I already have a sense of impending doom. And I don’t mean in the next five to ten years when our environment finally bites back and the world as we know it descends into a chaotic pit of hell. When Manhattan has slipped into the ocean, the coral reefs are all dead, and the heartland resembles the Sahara. That sucks too. But I am specifically dreading this May 24, exactly 28 days from now, when An Inconvenient Truth opens in select theaters. Oh, sure, I will learn a lot. But I know I will also be melting into my seat in the dark theater, uncontrollable tears sliding down my cheeks, my chin, into the creases on my neck under my ears. I will want to crawl under that theater seat at the end and get into the fetal position, my cheek pressed against the cold concrete floor, and my hair sticking to the old soft drinks. If I stay there, perhaps reality won’t be so real. At some point, perhaps after a good stiff drink, my anguish will inevitably turn to fury. And I will eventually ride that roller coaster back down into frustration and disillusionment. Oh yes, I have a sense of impending doom.
(For the love of god, people, can’t you make her blog on Mondays?)
How are we idealists to survive it? How can we bear this knowledge and yet carry on? Is there any possibility of light or laughter in this doomed and bitter world?
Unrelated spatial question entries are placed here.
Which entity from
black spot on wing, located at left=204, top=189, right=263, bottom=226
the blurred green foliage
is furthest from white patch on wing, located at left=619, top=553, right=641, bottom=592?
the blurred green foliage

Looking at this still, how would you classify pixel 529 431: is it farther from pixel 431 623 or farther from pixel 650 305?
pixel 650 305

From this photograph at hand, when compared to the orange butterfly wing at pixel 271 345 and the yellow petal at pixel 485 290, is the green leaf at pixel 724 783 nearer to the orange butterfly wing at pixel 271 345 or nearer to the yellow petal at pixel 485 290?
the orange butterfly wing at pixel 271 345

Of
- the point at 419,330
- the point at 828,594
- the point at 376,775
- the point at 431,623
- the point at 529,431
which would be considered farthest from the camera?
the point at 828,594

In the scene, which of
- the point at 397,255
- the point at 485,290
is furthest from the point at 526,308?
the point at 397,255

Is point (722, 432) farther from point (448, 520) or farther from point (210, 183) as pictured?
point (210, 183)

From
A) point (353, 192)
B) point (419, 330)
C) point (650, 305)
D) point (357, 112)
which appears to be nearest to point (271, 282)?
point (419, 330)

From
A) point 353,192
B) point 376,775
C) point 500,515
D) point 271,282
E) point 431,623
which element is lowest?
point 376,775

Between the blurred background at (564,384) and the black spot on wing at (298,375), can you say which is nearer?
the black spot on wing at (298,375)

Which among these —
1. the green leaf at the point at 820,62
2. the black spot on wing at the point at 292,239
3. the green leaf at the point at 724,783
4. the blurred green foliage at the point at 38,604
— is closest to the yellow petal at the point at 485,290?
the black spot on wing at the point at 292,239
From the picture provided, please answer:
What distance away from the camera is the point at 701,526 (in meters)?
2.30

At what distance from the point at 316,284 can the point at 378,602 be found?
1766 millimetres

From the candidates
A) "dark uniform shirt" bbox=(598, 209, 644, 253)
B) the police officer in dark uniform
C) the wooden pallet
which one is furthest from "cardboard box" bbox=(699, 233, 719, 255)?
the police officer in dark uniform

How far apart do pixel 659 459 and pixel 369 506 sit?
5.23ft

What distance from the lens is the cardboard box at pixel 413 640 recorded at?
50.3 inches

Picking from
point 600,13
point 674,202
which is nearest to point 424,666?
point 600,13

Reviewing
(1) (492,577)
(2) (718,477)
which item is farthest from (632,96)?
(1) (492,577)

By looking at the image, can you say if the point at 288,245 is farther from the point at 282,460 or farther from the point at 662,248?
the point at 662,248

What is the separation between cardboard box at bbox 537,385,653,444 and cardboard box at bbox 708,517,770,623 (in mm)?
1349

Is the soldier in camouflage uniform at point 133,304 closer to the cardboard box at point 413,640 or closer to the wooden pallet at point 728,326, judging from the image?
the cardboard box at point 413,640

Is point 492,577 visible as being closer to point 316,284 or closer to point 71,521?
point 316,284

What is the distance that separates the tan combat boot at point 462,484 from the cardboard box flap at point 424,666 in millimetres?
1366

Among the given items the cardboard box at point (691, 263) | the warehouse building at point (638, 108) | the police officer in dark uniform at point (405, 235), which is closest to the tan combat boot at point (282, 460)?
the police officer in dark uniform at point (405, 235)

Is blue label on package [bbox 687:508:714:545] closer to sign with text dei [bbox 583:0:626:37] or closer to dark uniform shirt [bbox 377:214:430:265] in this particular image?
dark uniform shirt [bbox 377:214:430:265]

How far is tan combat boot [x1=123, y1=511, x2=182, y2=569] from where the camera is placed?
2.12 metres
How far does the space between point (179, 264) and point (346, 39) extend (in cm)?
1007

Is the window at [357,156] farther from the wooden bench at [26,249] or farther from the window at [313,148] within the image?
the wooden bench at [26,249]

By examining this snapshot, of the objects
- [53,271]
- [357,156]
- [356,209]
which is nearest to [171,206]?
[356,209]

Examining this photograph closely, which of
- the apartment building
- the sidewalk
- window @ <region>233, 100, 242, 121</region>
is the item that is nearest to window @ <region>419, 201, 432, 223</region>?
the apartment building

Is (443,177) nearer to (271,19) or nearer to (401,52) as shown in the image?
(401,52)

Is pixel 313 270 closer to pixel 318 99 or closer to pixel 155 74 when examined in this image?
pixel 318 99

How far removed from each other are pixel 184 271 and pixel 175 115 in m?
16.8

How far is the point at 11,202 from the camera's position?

Last night my husband and I went to see Ani DiFranco at Variety. She’s been off the road for a while resting her carpal tunnel and at first the absence showed. But damn, did she ever get warmed up. If you don’t know Ani, do yourself a favor and go get one of her nearly 20 studio albums. Oh, start with….Living in Clip (hmm, if you’re really mad at someone, go straight to Dilate). There are another handful of ‘Official Bootlegs’ (oxymoron?). And if you have the chance to go see this tiny, explosive woman, don’t miss it. She packs more poetry and power and politics and pain into a set than you can possibly imagine. The title of my blog is taken from her song Decree. Here are a few more of the lyrics:
and cancer, the great teacher
has been opening schools
downstream from every factory
still, everywhere fools are
squinting into microscopes
trying to figure out a way
that we can all live in hell
well, step back, look up
you'll see i'm dimming the sun
but you won't, will you?
oh, that's a good little one
'cause daddy knows best
yes, this is the news
in 90 second segments officially produced
and aired again and again and again
by the little black and white pawns
of the network yes men
while the stars are going out
and the stripes are getting bent
You can’t imagine the way her voice drips alternately with honey when she sings about the America we all love and with poison when she sings about the forces that are trying to ruin our country, our beautiful, radical community of equals.
And yet…as my husband said as we were leaving last night…she’s giggly. Giggly? GIGGLY! Just like all of us, she often wants to get under the theater seat, but she somehow taps into joy and an unswerving patriotism that compels her to keep singing. I guess it’s optimism. Maybe it’s FIRE. In another amazing song called Fuel, she sings,
am i headed for the same brick wall
is there anything i can do about
anything at all?
except go back to that corner in manhattan
and dig deeper, dig deeper this time
down beneath the impossible pain of our history
beneath unknown bones
beneath the bedrock of the mystery
beneath the sewage systems and the path train
beneath the cobblestones and the water mains
beneath the traffic of friendships and street deals
beneath the screeching of kamikaze cab wheels
beneath everything i can think of to think about
beneath it all, beneath all get out
beneath the good and the kind and the stupid and the cruel
there's a fire just waiting for fuel
there's a fire just waiting for fuel
I hope after the movie I can find my fire and use the difficult emotions for my fuel.
I will go back to that corner in Manhattan (or Sandy Springs) and dig deeper, dig deeper this time.